-- List of tasks --
1) Summarize the July 2017 market review in two sentences.
2) Name every fund sector that the July 2017 market review lists among the poorest performing sectors.
3) Reproduce the portion of the July 2017 market review running from "Targeted Absolute Return" down to "Shore Financial Planning.".
## Start Excerpt
/Where’s the clever money going? July 2017

Where’s the clever money going? July 2017

As we head into the second half of 2017, a number of commentators have been reviewing performance over the eventful first six months of the year.

With the inauguration of Donald Trump as US president to the triggering of Article 50, a French election shake-up and arguably the worst election campaign since Neil Kinnock’s in 1999, H1 has been far from dull.

Markets seem to have taken events in their stride, however, with investor confidence remaining strong. Many indices have reached or neared all-time highs during the last six months, despite signs of weakening growth in some economies.

The FTSE 100 index strengthened modestly, rising 2.4% to the end of June – but a month earlier it was up 5% since January: much of its gain was wiped out by a difficult June.

However, even without June’s losses, the blue-chip index was outclassed by its smaller cap counterparts over the half-year – the FTSE 250 was up 7% and the AIM index gained a meaty 14% over the first six months.

Blue chips were not helped by the pound’s movements during this time. Sterling is up more than 5% against the dollar, though it has weakened 2% against the euro as economic growth has picked up on the Continent.

Against that backdrop, it’s unsurprising that European Smaller Companies top the fund sector tables for the half-year, closely followed by China and Asia Pacific:

 

Top performing fund sectors over H1 2017

European Smaller Cos +17.3%
China +17.2%
Asia Pacific ex Japan +14.3%
UK Smaller Cos +14.0%
Tech & Telecoms +13.6%

 

Poorest performing sectors

Targeted Absolute Return +1.9%
Global Bonds +1.6%
US Smaller Cos +0.9%
UK Gilts +0.3%
UK Index-linked Gilts -0.7%

 

‘Europe and Asia are two of the bright spots investing world currently in my view. Both have been fairly well overlooked and Asia especially looks good value on many different metrics. At the other end of the tables, index linked gilts was the worst performing sector; indeed many bond managers think they look expensive today, [particularly given] higher prospects of an early rate rise,’ says Ben Yearsley of Shore Financial Planning.

Among investment trusts there’s been a similar pattern, according to the Association of Investment Companies. The average trust returned 10% in terms of total returns (including dividends) – but the strongest sectors far outpaced that. Average discounts also narrowed, from 3.8 to 1.7 per cent.

 

Top performing investment trust sectors over H1 2017

European Smaller Cos +32.3%
Japanese Smaller Cos +22.8%
Europe +22.1%
Country Specialists – Asia Pacific +20.4%
Property Direct – Europe +18.9%

 

The first half of the year also brought good news for income seekers, with Capita’s Q2 UK Dividend Monitor reporting UK dividends at an all-time high of £33.3bn for Q2, up 14.5% on the same time last year.
## End Excerpt
## Start Supplied data
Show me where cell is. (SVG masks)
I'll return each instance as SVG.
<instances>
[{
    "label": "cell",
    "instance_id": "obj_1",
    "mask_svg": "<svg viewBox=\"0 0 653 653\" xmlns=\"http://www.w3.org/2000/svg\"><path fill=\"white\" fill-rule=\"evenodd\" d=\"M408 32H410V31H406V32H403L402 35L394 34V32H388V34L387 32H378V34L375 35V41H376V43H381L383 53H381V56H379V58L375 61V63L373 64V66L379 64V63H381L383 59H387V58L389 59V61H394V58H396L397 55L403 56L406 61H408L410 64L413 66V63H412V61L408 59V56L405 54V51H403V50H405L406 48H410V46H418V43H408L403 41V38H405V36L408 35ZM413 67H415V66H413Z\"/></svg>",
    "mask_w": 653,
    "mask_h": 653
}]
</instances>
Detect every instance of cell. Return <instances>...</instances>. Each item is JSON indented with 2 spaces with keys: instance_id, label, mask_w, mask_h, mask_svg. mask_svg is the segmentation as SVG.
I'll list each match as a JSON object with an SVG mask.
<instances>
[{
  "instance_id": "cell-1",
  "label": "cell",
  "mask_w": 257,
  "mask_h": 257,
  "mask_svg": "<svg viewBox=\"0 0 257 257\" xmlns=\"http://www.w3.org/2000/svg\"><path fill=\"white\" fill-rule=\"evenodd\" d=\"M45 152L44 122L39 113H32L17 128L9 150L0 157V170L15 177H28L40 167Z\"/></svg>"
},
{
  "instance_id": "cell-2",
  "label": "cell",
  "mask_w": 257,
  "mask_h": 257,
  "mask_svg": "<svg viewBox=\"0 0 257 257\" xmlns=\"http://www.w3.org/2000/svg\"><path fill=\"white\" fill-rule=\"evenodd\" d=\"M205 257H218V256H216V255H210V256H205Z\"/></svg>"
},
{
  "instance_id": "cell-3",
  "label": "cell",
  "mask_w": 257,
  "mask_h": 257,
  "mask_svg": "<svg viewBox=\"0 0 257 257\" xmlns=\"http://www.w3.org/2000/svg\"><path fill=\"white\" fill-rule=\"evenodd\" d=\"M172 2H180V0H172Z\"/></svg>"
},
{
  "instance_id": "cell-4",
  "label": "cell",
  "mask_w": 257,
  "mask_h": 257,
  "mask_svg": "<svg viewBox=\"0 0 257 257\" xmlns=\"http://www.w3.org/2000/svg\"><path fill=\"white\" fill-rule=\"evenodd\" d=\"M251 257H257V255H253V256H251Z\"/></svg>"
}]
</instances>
## End Supplied data
-- Answers in order --
1) Despite an eventful first half of 2017, investor confidence stayed strong, with many indices reaching or nearing all-time highs and the FTSE 250 and AIM indices outpacing the FTSE 100, which rose 2.4%. European Smaller Companies topped both the fund sector and investment trust sector tables, index-linked gilts were the worst-performing fund sector, and UK dividends hit an all-time high of £33.3bn in Q2.

2) Targeted Absolute Return, Global Bonds, US Smaller Cos, UK Gilts, UK Index-linked Gilts

3)
Targeted Absolute Return +1.9%
Global Bonds +1.6%
US Smaller Cos +0.9%
UK Gilts +0.3%
UK Index-linked Gilts -0.7%

 

‘Europe and Asia are two of the bright spots investing world currently in my view. Both have been fairly well overlooked and Asia especially looks good value on many different metrics. At the other end of the tables, index linked gilts was the worst performing sector; indeed many bond managers think they look expensive today, [particularly given] higher prospects of an early rate rise,’ says Ben Yearsley of Shore Financial Planning.